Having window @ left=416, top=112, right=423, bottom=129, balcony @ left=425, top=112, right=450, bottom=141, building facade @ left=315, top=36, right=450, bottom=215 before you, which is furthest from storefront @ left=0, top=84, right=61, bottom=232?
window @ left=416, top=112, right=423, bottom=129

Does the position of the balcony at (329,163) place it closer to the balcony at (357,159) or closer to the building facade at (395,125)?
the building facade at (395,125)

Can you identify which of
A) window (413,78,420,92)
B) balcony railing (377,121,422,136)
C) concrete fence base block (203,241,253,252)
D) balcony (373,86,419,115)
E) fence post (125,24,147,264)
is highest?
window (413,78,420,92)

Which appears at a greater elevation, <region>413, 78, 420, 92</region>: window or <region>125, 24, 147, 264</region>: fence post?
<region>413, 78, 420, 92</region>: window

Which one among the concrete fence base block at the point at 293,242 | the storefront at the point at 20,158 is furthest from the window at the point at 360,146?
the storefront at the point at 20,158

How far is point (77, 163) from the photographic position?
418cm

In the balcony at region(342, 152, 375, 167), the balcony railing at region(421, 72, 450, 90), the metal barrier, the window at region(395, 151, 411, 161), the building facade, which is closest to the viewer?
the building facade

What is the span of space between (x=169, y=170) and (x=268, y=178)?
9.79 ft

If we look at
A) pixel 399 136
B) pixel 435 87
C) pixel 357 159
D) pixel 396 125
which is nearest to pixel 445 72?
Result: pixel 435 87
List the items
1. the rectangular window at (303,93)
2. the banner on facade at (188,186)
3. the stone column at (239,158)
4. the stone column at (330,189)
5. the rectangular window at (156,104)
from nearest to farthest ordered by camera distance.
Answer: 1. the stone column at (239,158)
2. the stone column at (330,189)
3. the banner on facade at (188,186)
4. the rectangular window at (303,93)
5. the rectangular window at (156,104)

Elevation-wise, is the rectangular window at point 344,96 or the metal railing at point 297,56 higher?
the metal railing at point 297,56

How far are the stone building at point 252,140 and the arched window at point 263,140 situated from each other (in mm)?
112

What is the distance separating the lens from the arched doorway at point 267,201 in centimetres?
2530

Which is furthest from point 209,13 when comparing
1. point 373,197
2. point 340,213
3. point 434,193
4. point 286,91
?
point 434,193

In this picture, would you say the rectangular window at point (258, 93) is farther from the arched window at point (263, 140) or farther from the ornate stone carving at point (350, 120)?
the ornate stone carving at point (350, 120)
----------------------------------------
Work to do >> Render the listing as a Markdown table with the columns "Row" and "Listing line," starting with the line that contains "In this picture, would" and going on through the end of the listing. Include only those lines and leave out any blank ones.

Exercise output >>
| Row | Listing line |
|---|---|
| 1 | In this picture, would you say the rectangular window at point (258, 93) is farther from the arched window at point (263, 140) or farther from the ornate stone carving at point (350, 120)? |
| 2 | the ornate stone carving at point (350, 120) |